The data:
□ □ □ □

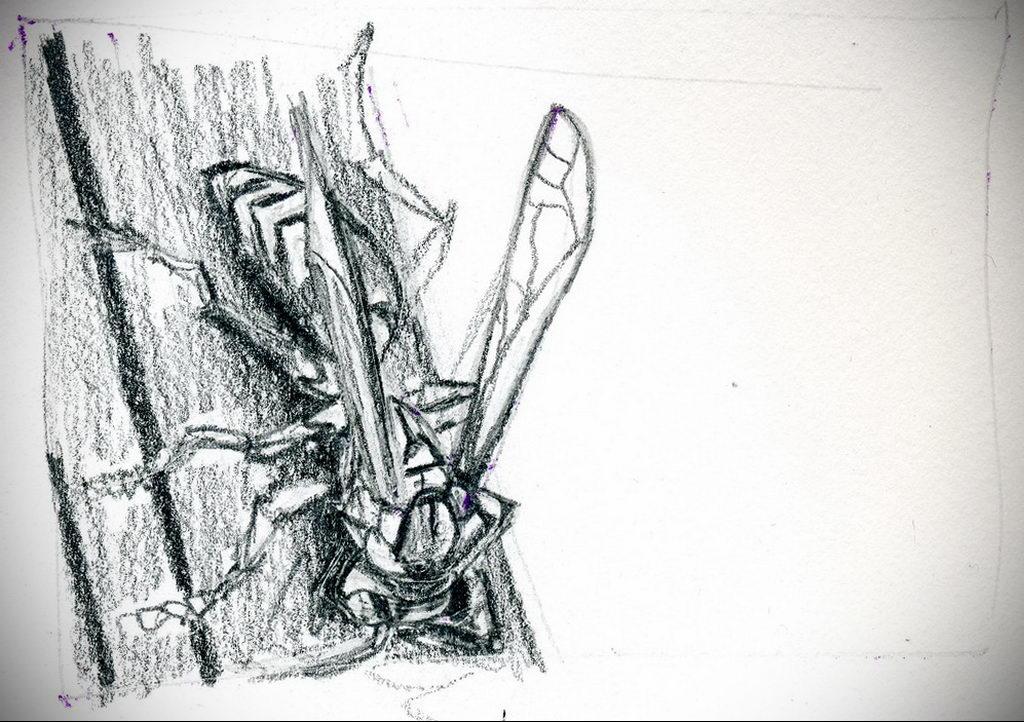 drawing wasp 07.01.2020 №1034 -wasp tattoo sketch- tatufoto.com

□ □ □ □

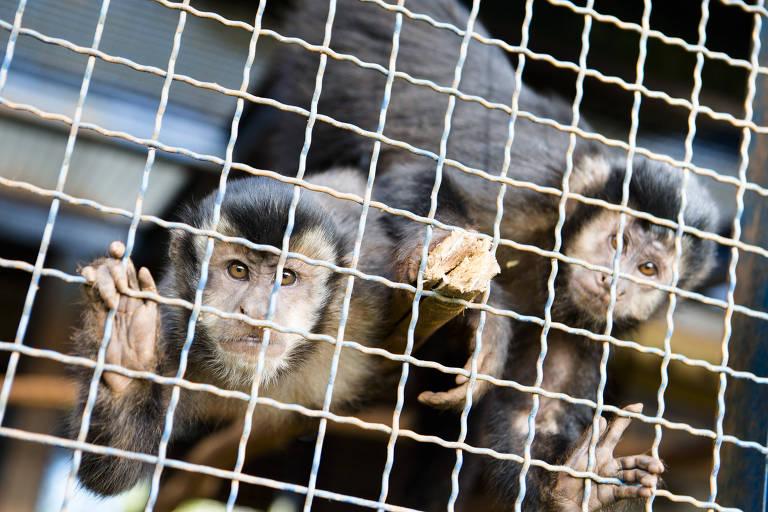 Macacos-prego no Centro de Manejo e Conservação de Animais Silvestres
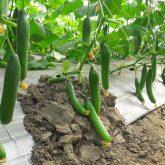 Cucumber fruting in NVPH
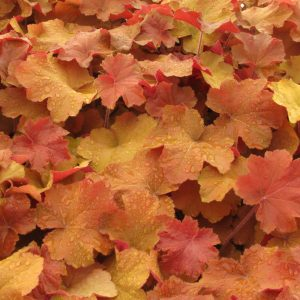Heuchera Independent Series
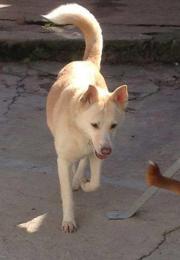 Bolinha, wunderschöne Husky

□ □ □ □

Goal of the exercise:
The stretch above running from the line with "Macacos-prego no Centro" through the line with "Bolinha, wunderschöne Husky" is all you should copy, exactly, leaving out the pictures.

Solution to the exercise:
 Macacos-prego no Centro de Manejo e Conservação de Animais Silvestres
 Cucumber fruting in NVPH
Heuchera Independent Series
 Bolinha, wunderschöne Husky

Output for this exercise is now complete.